2008 seems to be setting a record (at least in my limited perspective) for the most bad news! Although I’ve usually limited my news savvy to what I glean from the news summaries on Meridian , the last few months I allowed myself consistently to be sucked into the screaming headlines and troubling controversies. The day after the election, with the Proposition 8 verdict still too close to call, and all the negatives I’d heard about certain prevailing candidates fresh on my mind, my lower back went into painful spasms. This has long been my body’s way of telling me I’m way over-tired and over-stressed.
I spent the next few days in bed, barely able to move, but given the opportunity to gain a better perspective.
Turning Into the Good News of the Gospel
Our wise stake leaders had given us the assignment to review and study all the October conference talks before our next stake conference the first week of December. I hadn’t been making great progress, but this down time gave me just the “excuse” I needed to focus on them.
Partly because I’ve preferred to study conference talks in the Ensign , I hadn’t until then discovered how amazingly easy the Church’s web site (lds.org) makes it to click onto the conference videos. But laying helpless in bed, it was better for me to watch the conference videos on my computer than to try to sit up and read them. I began immersing myself in the hope-filled, Spirit-filled words of the Brethren and I never want to quit!
The contrast between the good news of the gospel and the bad news I’d been reading and hearing is something I’ll never forget. There is such a direct connection between the focus of our minds and our feelings; as I focused on light and truth, the darkness I’d been feeling immediately lifted.
Pres. Uchtdorf’s message of hope turned my focus from this world to a better and reminds me that joy need not be a missing commodity. His encouraging words and testimony are so heart-lifting that I want to go back to them over and over. Elder Holland ‘s testimony of the ministering of angels, and that we are never left alone in our problems and troubles is a balm to my soul. The strength of Elder Marcos Aidukaitis’s testimony of the power of the Book of Mormon and the influence of his father’s righteous decisions on him and his posterity lifted me. Elder Wirthlin’s humor and sweet message to accept whatever comes and love it makes me smile every time I think of it. President Monson’s peaceful countenance and words encouraging us to find joy in the journey and relish life reminded me of all the good in my own circumstances-despite what is going on in the world. I could go on an on.
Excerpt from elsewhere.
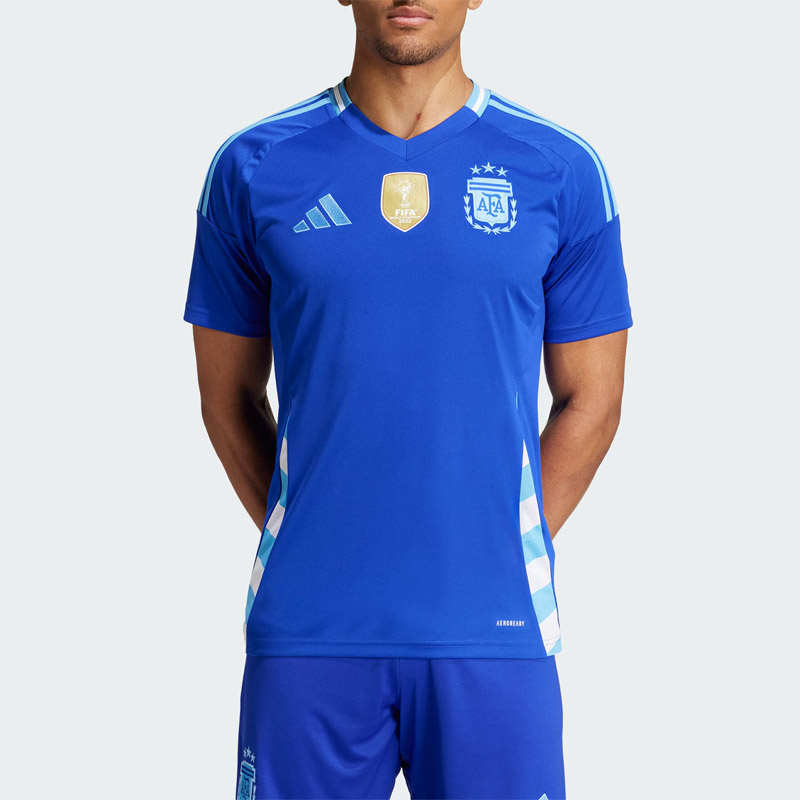 Adidas阿迪达斯2024美洲杯阿根廷梅西客场球迷版运动球衣IP8413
In light of the frightening backlash to the passage of Proposition 8 in California , as I listened again to President Eyring’s message on unity and Elder Hale’s on Christian Courage, as well as many other pertinent messages, I marveled. Once again I could see so clearly the inspiration behind the words of the Brethren. By inspiration they knew beforehand exactly what we were going to need and they gave it to us!
I have been overcome with gratitude for the firm foundation of the gospel, of apostles and prophets, of words of faith and hope to light our way in this darkening world.
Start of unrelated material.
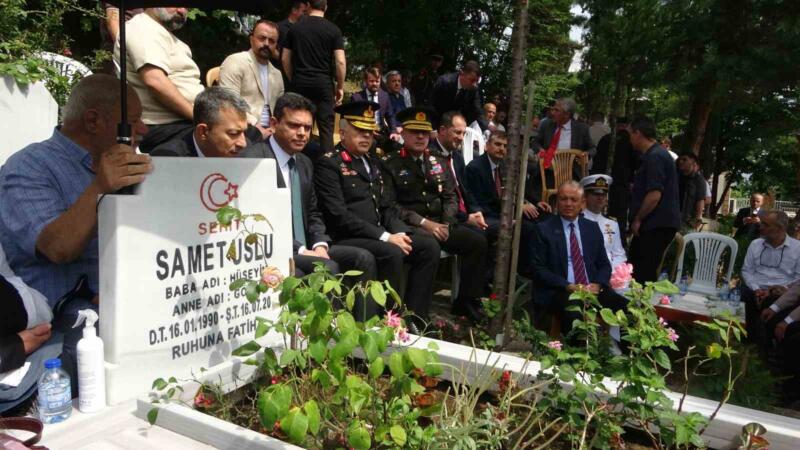 15 temmuz sehitlerinden samet uslu sehadetinin 10 yilinda kabri basinda dualarla anildi Bj8hSe1b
And I’ve been so heartened by the courageous and Christ-like responses of Church members to the swell of persecution that has followed our stand on marriage.
But How Can I Stay in Faith, Not Fear?
I’m well aware that my current personal challenges are minor, comparatively speaking. I’m safe and sound in a nice neighborhood in West Jordan , Utah , not likely at the moment to be targeted by hate groups. But what if the Church called on me to be actively involved in the foray? What if I had lived in California ?
Would I have had what it takes to carry “yes” signs and be called names . . . and worse? What if it was our family business that was being boycotted for our support of Proposition 8-our livelihood that was threatened? What if the persecution gets so fierce that I cannot attend a temple even in Utah without harassment?
That’s where the rubber hits the road. I’m a chicken at heart, after all-a people pleasing, peace at any price wimp. Can the Lord really take my weakness and turn it into strength?
Mouthing gospel platitudes won’t be enough as we head into these last days battles for the souls of men. Only a living faith that God is our ever-present help in trouble will be.
How do we get that kind of faith and keep it? A big part of the answer is to turn off the bad news of the world and tune into the good news of the gospel.
Immersing ourselves in the scriptures and conference talks-so easily available-won’t solve all our problems. But it is the best way I know to keep tuned into the very real power of the Spirit. As we invite the guidance of the Holy Ghost and make our minds and hearts a place of faith, I know we will be given the strength we need, day by day to prevail. What more could we ask?